BWW Reviews: Twyla Tharp Marries Bluegrass and Ballet
Last Thursday, April 10, BAM presented a one-night-only program featuring North Carolina bluegrass band, Carolina Chocolate Drops, and the world premiere of Twyla Tharp's Cornbread Duet. The duet, sandwiched between two musical sets by the Drops, was inspired by the band's unique sound and featured New York City Ballet principals Tiler Peck and Robert Fairchild.
Though bluegrass and ballet may seem like an unlikely pair, Tharp capitalized on the ability of her dancers to transition from the idiosyncratic structures of Stravinsky to the fast fiddle rhythms of bluegrass. Fairchild's virtuosity and Peck's flying footwork perfectly capture the playful, energetic dynamic of the Drops' sound. The structure of the opening duet mimics the conversational quality of bluegrass, with Fairchild and Peck performing phrases of movement in canon as if in witty dialogue.
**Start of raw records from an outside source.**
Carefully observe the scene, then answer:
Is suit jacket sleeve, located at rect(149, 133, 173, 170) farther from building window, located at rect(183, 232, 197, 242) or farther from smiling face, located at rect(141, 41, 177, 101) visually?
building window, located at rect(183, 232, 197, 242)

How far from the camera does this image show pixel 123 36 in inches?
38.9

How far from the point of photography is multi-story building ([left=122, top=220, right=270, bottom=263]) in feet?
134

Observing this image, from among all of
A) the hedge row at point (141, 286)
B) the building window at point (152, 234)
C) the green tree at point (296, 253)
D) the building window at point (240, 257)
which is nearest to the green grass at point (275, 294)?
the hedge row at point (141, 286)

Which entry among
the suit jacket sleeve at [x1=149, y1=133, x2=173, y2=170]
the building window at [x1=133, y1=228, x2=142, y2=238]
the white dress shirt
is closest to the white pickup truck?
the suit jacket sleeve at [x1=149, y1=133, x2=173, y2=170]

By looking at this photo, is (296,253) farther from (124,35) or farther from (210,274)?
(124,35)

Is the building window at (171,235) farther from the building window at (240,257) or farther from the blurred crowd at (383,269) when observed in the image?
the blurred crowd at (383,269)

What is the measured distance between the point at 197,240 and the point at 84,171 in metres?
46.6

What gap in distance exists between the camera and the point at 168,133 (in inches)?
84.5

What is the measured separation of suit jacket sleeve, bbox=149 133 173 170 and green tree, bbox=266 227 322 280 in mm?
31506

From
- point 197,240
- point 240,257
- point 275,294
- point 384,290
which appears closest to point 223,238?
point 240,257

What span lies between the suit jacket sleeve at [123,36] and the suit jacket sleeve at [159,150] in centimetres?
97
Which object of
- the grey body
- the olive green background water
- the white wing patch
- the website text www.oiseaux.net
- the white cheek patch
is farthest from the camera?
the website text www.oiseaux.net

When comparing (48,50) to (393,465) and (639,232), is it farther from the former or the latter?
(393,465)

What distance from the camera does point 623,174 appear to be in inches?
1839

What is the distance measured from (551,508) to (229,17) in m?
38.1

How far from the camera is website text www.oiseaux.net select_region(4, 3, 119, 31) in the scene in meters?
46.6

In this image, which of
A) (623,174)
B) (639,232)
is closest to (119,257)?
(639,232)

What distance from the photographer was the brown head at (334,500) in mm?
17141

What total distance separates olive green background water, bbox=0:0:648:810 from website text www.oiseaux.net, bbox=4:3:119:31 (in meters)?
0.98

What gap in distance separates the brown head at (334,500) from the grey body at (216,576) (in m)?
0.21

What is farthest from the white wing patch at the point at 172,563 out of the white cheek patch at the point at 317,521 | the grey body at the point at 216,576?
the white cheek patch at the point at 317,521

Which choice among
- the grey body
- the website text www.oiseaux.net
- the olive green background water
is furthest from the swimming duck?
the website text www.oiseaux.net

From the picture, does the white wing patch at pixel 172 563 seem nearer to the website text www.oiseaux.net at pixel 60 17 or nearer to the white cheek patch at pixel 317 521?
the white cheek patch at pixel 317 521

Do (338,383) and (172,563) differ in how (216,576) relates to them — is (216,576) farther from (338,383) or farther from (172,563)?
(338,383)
Often one dancer pauses to watch the other, creating a sense of playful competition that lasts throughout the piece as Fairchild and Peck make attempts to out-dance one another.
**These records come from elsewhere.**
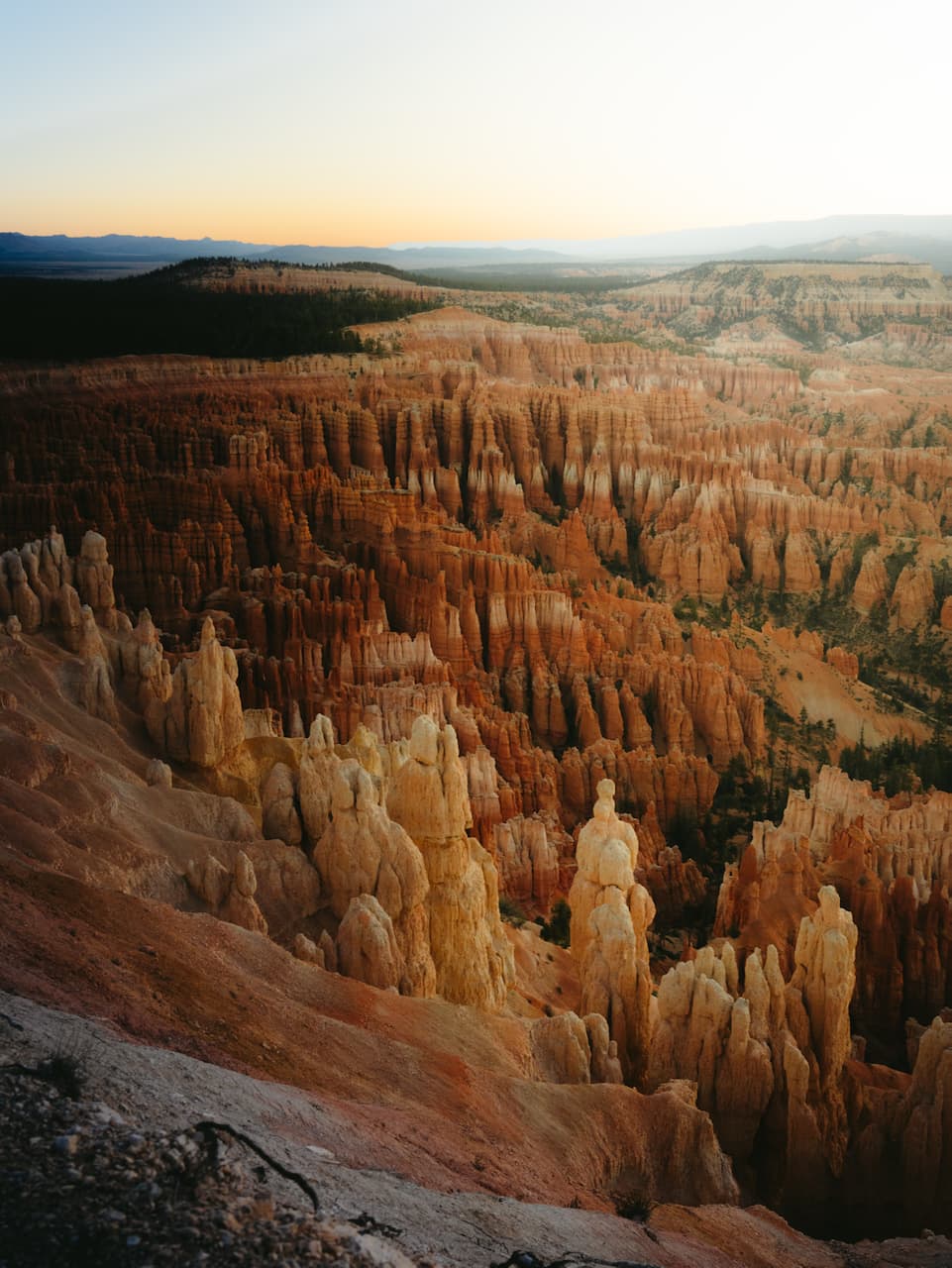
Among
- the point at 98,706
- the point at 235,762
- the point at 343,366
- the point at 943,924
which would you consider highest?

Fairchild's solo displays a strength of Tharp's style - her integration of movements from many recognizable vocabularies into a unified whole. Tharp does not neglect Fairchild's technical capabilities within this integration - he seamlessly transitions from a clogging sequence into a la seconde turns as if the two have always existed side by side.
Peck's charm transforms into serious acting chops in "Ruby, Are You Mad at Your Man?," a bluesy, highly rhythmic piece that allows her moments of powerful storytelling. Shifting between following the quick fiddle and the sweet, sultry voice of Rhiannon Giddens, the Drops' front woman, Peck performs impossibly rapid petite allegros next to long, expansive movements. Occasionally, Fairchild wanders onstage - the "man" who has wronged Peck - and teases her, tapping his heel with his thumbs in his invisible belt loops with nonchalance typical of Tharp's work.
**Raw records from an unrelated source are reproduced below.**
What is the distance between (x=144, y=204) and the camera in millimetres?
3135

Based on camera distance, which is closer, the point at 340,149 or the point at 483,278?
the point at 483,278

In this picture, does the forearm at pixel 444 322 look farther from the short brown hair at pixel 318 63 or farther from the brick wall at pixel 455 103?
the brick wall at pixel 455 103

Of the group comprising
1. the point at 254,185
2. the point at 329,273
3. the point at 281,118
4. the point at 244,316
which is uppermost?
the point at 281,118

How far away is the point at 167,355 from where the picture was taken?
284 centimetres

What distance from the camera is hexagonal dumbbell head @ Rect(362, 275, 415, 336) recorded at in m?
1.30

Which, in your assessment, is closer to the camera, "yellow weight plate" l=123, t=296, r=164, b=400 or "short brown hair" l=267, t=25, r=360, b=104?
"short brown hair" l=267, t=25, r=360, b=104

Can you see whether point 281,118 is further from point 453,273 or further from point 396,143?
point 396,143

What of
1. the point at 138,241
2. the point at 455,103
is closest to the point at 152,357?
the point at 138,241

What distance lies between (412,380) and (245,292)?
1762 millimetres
The penultimate movement, performed to the lyric-less "Genuine Negro Jig," contrasts the others with its aggressive pulse and haunting fiddle line. The song does not suggest the playfulness and incorporation of popular social dance vocabularies as the other movements throughout the piece do. Instead, Peck and Fairchild abandon their friendly rivalry for sultry partnering, at times having the eerie quality of seeming to be in slow motion.
Cornbread Duet evokes the spirit of the South and the culture of bluegrass by creating dynamic relationships with each piece of music and blending the enduring aspects of Tharp's technique with new innovations particular to bluegrass, and is a testament to Tharp's unstoppable creative force.